Takeaway: USG, WYNN, COH, APD, RRR, EXAS, TWX, PLAY, DRI, DPZ, VIRT, SEMG, HBI, CERN, DE

Investing Ideas Newsletter - 10.25.2017 stock market bunny

Below are analyst updates on our fifteen current high-conviction long and short ideas. We will send Hedgeye CEO Keith McCullough's refreshed levels for each in a separate email. 

Please note we removed United Natural Foods (UNFI) and HealthEquity (HQY) from the short side and Spirit Airlines (SAVE) from the long side of Investing Ideas this week. We also added short Dave & Busters (PLAY) and long USG Corp (USG).

IDEAS UPDATES

EXAS

Click here to read our analyst's original report.

Our Cologuard-Tracker has updated through the end of August and is currently forecasting ~8.5k provider adds in 3Q17 which is a sequentially lower provider add number compared to 2Q17. We would note that we expect our tracker to update one more time before Exact Sciences (EXAS) reports 3Q17 earnings, July and August are typically slower months for providers due to seasonality in their businesses, and our Cologuard-Tracker is not the only method we use to forecast Cologuard providers counts. The sequentially lower provider adds identified in our Cologuard-Tracker is broad-based across the U.S. with 38 out of 50 states forecasted to add fewer providers in 3Q17 than they did in 2Q17. There were ~1k providers of attrition from the end of June to the end of August with Michigan, New York, and Texas losing 124, 83, and 74 providers which in total account for ~26% of attrition.

TWX

Click here to read our original analysis on why we think the AT&T/Time Warner (TWX) deal will be approved. 

AT&T reported earnings details this week that were not enthusiastically received on the street.  Stagnating wireless customer growth, pressure on margins and a decline in legacy video subscribers drove down AT&T stock.  The drop in AT&T’s price triggers a collar that has Time Warner stock essentially trading in tandem with AT&T until AT&T clears $37.41 a share.

--------------------

_DIRECTIVES_.
a: In the newsletter, rewrite the paragraph beginning "Please note we removed" as a short list that keeps its main facts.
b: Copy out the part of the newsletter starting with "Click here to read our original" and going on through "clears $37.41 a share.".
The rows come from a separate source.

_EXTRACTED INFORMATION_.
--------------------

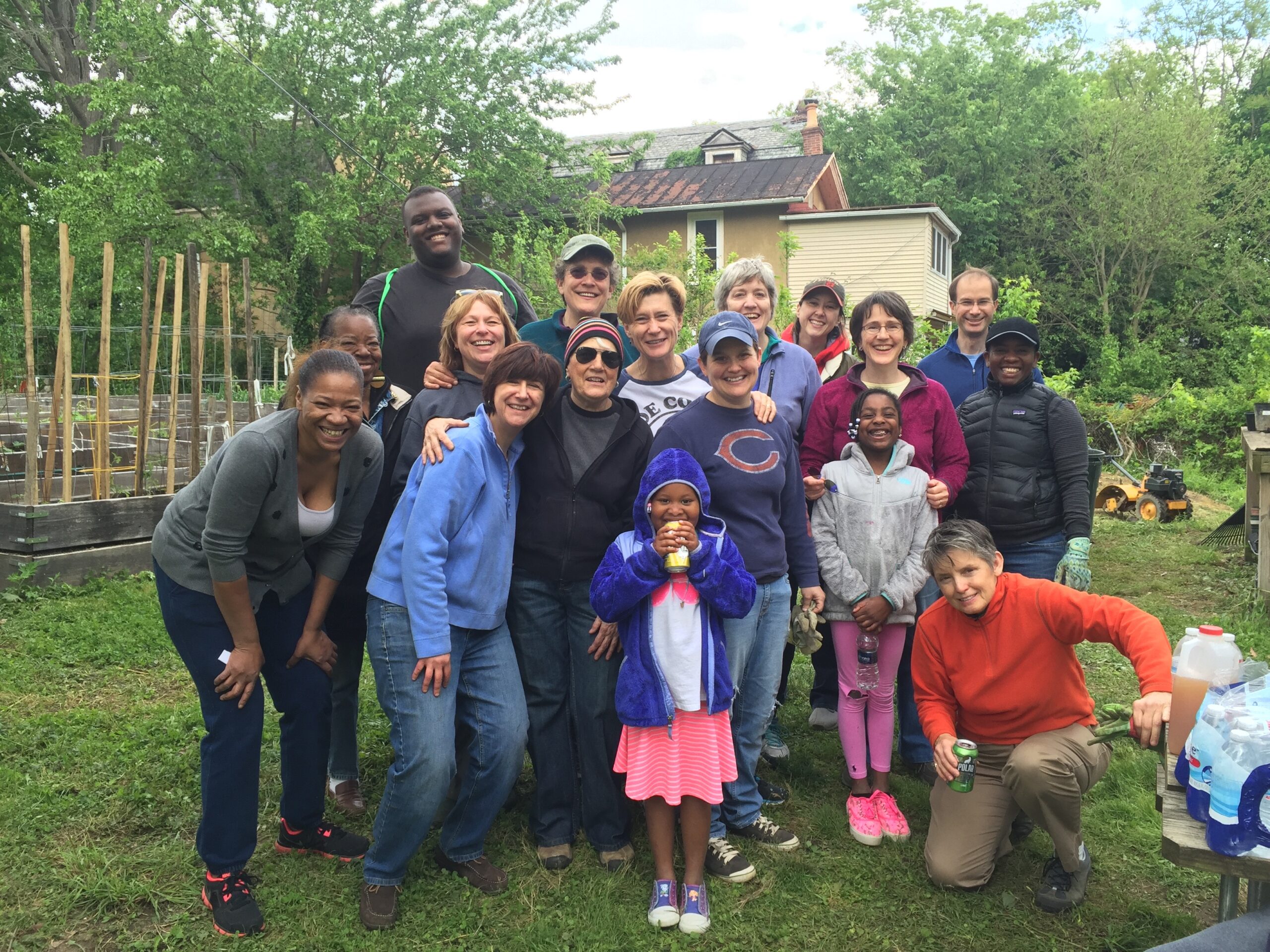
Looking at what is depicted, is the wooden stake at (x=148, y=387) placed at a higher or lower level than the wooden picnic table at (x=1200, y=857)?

--------------------

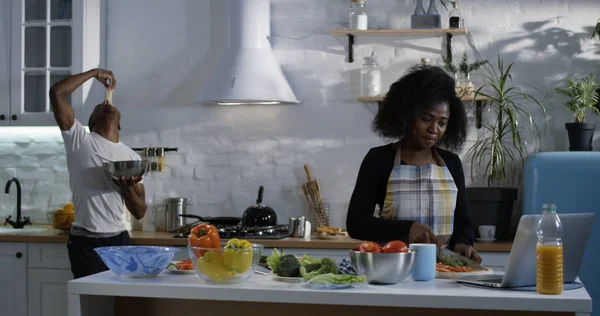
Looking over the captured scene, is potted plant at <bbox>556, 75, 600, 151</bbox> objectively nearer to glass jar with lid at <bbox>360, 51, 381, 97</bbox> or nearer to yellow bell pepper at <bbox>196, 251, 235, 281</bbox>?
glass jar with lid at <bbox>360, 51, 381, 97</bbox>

--------------------

_RESPONSES_.
a:
Changes to Investing Ideas this week:
- Removed from the short side: United Natural Foods (UNFI) and HealthEquity (HQY)
- Removed from the long side: Spirit Airlines (SAVE)
- Added on the short side: Dave & Busters (PLAY)
- Added on the long side: USG Corp (USG)

b:
Click here to read our original analysis on why we think the AT&T/Time Warner (TWX) deal will be approved. 

AT&T reported earnings details this week that were not enthusiastically received on the street.  Stagnating wireless customer growth, pressure on margins and a decline in legacy video subscribers drove down AT&T stock.  The drop in AT&T’s price triggers a collar that has Time Warner stock essentially trading in tandem with AT&T until AT&T clears $37.41 a share.